## Collected data

★ ★ ★

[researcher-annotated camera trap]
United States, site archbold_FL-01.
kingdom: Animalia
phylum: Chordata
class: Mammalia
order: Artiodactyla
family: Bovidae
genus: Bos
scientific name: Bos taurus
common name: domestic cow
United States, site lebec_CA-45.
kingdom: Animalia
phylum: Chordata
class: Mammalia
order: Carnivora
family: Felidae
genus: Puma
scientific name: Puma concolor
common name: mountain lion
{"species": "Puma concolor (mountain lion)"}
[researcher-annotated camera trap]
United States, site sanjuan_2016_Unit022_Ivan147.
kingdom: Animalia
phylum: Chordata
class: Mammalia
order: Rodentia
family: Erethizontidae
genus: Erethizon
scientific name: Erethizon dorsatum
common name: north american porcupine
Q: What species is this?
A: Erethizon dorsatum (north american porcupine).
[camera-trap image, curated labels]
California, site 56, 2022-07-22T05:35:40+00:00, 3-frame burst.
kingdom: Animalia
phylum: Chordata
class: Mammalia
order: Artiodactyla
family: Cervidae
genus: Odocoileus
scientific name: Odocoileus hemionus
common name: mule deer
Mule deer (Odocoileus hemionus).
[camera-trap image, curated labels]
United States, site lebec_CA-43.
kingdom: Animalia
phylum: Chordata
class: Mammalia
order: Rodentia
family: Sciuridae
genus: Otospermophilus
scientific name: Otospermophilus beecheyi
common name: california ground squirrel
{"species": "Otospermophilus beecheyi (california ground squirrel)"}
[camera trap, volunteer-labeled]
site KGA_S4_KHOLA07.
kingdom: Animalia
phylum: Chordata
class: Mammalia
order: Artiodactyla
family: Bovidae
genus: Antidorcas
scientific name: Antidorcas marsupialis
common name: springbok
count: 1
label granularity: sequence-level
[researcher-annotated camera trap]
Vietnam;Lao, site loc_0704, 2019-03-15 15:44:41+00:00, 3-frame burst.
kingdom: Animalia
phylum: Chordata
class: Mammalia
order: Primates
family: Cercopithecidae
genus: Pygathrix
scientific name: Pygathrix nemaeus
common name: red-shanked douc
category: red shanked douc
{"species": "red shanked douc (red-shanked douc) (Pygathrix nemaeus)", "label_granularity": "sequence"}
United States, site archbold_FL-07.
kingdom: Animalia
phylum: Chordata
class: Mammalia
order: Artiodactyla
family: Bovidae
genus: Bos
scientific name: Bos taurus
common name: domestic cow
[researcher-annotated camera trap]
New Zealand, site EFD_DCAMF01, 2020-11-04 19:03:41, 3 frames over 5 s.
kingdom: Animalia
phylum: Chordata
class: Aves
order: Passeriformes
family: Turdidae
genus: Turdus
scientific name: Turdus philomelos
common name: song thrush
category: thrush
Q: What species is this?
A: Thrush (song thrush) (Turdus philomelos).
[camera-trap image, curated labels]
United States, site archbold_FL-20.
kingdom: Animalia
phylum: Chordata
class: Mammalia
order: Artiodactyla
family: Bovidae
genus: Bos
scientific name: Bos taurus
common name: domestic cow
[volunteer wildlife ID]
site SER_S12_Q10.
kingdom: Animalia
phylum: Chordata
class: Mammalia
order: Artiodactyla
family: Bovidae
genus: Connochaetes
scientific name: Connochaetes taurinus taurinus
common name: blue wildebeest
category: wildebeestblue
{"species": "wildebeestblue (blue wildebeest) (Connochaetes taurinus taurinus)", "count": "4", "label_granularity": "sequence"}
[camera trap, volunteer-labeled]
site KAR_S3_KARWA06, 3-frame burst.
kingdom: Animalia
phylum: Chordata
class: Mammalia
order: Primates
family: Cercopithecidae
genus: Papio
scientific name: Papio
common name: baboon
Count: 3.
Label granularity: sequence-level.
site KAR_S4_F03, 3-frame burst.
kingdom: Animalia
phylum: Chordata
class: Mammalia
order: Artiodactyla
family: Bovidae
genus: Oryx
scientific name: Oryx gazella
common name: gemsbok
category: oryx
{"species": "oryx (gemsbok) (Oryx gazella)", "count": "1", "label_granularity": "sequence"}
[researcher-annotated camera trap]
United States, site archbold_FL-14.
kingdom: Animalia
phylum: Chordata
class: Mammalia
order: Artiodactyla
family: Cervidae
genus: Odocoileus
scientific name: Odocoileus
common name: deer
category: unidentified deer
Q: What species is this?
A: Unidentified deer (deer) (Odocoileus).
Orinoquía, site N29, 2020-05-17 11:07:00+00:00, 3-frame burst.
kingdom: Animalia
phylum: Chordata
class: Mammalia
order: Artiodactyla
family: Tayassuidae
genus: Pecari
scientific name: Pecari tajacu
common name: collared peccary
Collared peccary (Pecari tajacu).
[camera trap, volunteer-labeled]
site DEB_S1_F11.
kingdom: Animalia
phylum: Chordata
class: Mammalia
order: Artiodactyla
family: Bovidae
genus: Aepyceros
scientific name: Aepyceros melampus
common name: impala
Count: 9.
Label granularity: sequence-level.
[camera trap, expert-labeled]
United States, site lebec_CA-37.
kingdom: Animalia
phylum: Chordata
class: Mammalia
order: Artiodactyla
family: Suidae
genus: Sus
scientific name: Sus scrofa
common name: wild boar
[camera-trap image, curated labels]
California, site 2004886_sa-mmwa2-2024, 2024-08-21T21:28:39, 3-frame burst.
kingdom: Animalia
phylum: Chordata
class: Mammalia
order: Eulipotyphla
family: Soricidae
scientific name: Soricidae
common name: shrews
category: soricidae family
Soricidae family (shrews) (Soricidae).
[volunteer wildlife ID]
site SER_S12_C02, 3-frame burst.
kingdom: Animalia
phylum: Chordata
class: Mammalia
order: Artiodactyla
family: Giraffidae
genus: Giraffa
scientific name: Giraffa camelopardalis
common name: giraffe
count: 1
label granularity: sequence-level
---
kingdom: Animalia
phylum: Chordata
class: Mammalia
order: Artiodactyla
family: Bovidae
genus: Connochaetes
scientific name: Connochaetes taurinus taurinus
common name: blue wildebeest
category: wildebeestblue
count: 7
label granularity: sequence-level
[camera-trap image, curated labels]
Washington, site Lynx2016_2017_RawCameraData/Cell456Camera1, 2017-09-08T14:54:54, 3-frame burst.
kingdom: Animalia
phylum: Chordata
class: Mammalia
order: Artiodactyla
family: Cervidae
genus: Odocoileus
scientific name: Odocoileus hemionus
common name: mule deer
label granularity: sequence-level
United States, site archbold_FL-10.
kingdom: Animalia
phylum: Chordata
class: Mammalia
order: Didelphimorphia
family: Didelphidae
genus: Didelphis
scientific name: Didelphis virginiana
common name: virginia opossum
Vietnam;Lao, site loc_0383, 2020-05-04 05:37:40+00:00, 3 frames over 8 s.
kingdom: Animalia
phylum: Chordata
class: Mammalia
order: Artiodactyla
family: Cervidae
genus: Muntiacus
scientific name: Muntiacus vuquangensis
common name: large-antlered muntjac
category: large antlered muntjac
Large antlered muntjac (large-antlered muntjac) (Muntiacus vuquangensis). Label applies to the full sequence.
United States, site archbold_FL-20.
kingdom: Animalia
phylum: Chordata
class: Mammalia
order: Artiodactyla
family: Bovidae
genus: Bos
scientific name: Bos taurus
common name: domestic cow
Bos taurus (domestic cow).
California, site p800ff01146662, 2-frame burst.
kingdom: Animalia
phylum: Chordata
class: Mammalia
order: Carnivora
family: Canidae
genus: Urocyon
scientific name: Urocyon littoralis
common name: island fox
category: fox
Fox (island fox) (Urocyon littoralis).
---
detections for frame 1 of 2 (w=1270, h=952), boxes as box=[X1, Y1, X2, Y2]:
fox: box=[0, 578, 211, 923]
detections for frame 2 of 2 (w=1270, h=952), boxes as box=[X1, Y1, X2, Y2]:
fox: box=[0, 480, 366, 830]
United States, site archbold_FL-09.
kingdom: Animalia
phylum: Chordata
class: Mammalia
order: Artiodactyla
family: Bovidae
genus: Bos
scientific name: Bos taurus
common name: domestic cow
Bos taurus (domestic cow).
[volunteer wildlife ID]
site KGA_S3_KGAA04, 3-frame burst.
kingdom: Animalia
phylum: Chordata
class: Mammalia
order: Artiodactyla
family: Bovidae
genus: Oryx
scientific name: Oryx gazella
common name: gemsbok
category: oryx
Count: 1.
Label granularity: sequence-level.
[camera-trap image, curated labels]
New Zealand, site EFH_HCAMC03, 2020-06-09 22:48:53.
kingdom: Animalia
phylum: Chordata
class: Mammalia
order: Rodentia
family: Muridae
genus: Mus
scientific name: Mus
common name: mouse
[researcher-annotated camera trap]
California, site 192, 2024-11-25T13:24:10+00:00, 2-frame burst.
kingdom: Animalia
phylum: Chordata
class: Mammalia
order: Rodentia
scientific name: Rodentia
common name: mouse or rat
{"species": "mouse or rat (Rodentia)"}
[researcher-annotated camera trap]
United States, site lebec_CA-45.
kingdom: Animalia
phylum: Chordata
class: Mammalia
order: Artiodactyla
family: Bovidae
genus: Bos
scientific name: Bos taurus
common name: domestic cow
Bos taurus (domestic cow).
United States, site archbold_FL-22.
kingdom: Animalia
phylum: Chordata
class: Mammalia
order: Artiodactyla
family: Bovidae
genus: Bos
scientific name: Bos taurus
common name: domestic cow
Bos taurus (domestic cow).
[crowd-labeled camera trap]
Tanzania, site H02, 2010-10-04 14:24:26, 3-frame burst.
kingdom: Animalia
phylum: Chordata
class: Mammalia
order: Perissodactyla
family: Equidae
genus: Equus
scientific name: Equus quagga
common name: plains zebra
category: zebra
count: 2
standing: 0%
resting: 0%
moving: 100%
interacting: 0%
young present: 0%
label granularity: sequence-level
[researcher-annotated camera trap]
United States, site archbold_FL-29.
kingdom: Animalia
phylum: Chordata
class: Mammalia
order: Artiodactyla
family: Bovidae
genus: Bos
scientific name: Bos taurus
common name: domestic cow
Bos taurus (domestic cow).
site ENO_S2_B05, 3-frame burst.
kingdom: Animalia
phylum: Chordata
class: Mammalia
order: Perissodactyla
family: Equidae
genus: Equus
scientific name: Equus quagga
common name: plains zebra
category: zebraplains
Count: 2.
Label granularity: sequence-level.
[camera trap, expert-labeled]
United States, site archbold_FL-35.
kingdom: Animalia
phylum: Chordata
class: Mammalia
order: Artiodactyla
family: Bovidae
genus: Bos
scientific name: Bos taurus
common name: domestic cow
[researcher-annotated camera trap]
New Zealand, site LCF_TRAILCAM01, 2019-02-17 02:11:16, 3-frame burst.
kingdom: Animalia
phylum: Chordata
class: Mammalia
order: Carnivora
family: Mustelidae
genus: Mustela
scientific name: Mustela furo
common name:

★ ★ ★

## Problem statement
Nothing but the lines from the first line of the data through the line with "common name: mountain lion" should be returned, exactly as they appear, both ends included.

## Your solution
[researcher-annotated camera trap]
United States, site archbold_FL-01.
kingdom: Animalia
phylum: Chordata
class: Mammalia
order: Artiodactyla
family: Bovidae
genus: Bos
scientific name: Bos taurus
common name: domestic cow
United States, site lebec_CA-45.
kingdom: Animalia
phylum: Chordata
class: Mammalia
order: Carnivora
family: Felidae
genus: Puma
scientific name: Puma concolor
common name: mountain lion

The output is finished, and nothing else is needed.